Project 4

"I Deleted 1,000,000 Files From an S3 Bucket. My AWS Bill Didn't Change."

You think you deleted those files. AWS knows you didn't. Here's what's actually happening under the hood — and how to fix it without blowing your API budget.

Author: Javad Zeynal | April 01, 2026

Abstract

A routine cost review on a large data pipeline with sensor data landing in S3, (millions of objects) turned up something that shouldn't have surprised me but did: a cleanup job had "deleted" roughly 1,000,000 objects from a versioned bucket. The job completed without errors. The objects vanished from the console. The next invoice arrived with storage costs unchanged.

This is one of those S3 behaviors that catches teams off guard over and over again. It deserves a thorough walkthrough: what actually happens when you delete objects from a versioned bucket, why the common remedies fall short, and what it takes to truly reclaim that storage.

The Problem: Delete Doesn't Mean Delete
When versioning is enabled on an S3 bucket, a DELETE request does not remove the object. Instead, it inserts a delete marker - a zero-byte placeholder that tells S3 to behave as though the object no longer exists. The actual object data, across all of its versions, remains in the bucket. It is still stored, and it is still billed.

This is by design. Versioning exists to support recovery of accidentally deleted data, which is valuable for compliance, audit trails, and disaster recovery. The problem is that many teams enable versioning because a Terraform module or an AWS best-practice guide recommended it, without fully understanding the billing implications.

Here is where the math gets uncomfortable:

Consider 1,000,000 objects averaging 5 MB each - roughly 5 TB of storage. At S3 Standard pricing in eu-central-1 (0.0245$/GB/month), that's approximately 122.50$/month. After "deleting" all of them, storage costs remain $122.50/month. The deletion only added 1,000,000 delete markers on top - negligible in size, but they still count as objects for request pricing purposes.

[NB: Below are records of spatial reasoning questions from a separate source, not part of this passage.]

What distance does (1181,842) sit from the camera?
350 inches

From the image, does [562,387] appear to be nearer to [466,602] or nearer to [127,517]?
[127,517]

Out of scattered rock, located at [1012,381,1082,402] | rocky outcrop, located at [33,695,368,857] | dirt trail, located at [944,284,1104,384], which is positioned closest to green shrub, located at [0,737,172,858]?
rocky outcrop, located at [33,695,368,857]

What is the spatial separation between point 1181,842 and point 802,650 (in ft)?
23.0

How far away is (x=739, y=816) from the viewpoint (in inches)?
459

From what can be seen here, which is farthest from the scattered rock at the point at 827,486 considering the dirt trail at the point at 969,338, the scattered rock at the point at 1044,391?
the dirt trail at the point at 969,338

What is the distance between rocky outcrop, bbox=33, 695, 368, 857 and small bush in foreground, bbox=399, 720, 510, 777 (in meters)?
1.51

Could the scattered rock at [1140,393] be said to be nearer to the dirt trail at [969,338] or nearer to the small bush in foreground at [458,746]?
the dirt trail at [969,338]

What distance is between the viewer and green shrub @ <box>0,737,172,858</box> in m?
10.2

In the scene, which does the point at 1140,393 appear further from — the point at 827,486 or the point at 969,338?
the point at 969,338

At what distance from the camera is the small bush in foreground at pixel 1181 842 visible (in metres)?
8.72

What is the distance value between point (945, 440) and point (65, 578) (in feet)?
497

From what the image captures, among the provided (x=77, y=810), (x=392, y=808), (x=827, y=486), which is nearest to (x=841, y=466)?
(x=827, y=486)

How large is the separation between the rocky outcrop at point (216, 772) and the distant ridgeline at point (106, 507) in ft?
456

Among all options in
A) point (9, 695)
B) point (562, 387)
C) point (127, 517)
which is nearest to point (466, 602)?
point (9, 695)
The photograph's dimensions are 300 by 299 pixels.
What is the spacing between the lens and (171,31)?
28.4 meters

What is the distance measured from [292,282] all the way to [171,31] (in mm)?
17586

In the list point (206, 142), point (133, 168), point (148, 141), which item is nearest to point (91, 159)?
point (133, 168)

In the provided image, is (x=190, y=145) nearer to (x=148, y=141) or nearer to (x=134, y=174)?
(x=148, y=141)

There is a secondary cost here that is easy to miss: those delete markers are not inert. Every delete marker creation is a write request billed at the standard PUT rate. One million "deletes" generating one million delete markers means one million write requests — roughly 5$ at the standard 0.0054$ per 1,000 PUT requests in eu-central-1. More importantly, accumulated delete markers also count against the 5,500 GET requests-per-second per-prefix limit when listing objects. Buckets with millions of stale delete markers can experience dramatically slower listing operations, creating a compounding operational tax on top of the storage cost.

At production scale, this compounds fast. A 12 TB accumulation of noncurrent versions across several buckets - not uncommon in organizations with active data pipelines - amounts to roughly 294$/month, or over 3,500$/year, for data that everyone assumes is gone.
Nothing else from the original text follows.